## Excerpted records
-------------------------
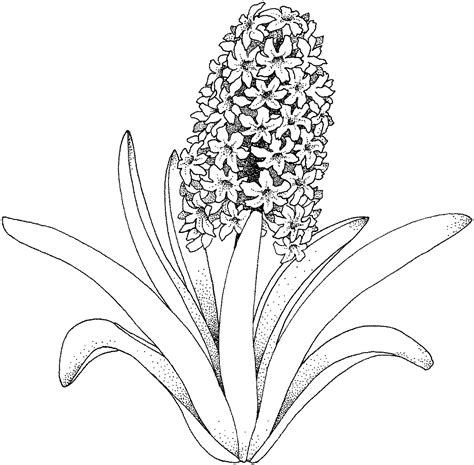 free flower for adults coloring pages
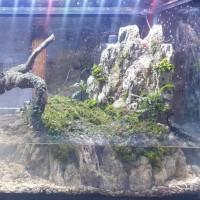 Paludarium / Aquascape Kura Kura Fullset Jadi Giantstore30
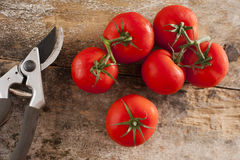 Freshly picked tomatoes off the vine. Freshly picked ripe red tomatoes off the vine lying on an old rustic wooden garden table with a pair of pruning shears or Stock Photos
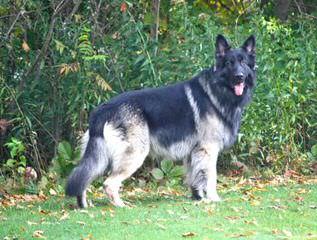 Highlander Shiloh Shepherds - Dog Breeders
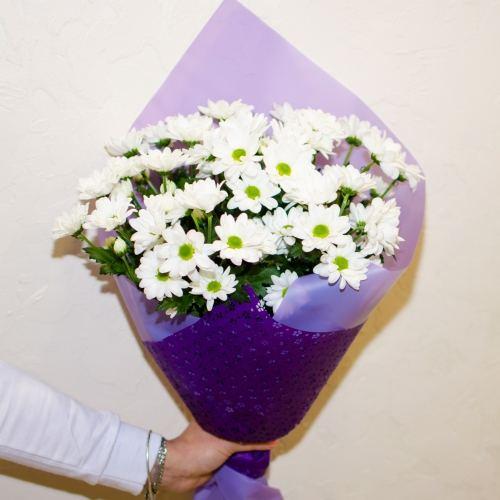 № 55 акция 7 белых кустовых хризантем в упаковке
-------------------------
## What needs to be done
Leaving out any images, restate every record word for word.

## Solution
 free flower for adults coloring pages
 Paludarium / Aquascape Kura Kura Fullset Jadi Giantstore30
 Freshly picked tomatoes off the vine. Freshly picked ripe red tomatoes off the vine lying on an old rustic wooden garden table with a pair of pruning shears or Stock Photos
 Highlander Shiloh Shepherds - Dog Breeders
 № 55 акция 7 белых кустовых хризантем в упаковке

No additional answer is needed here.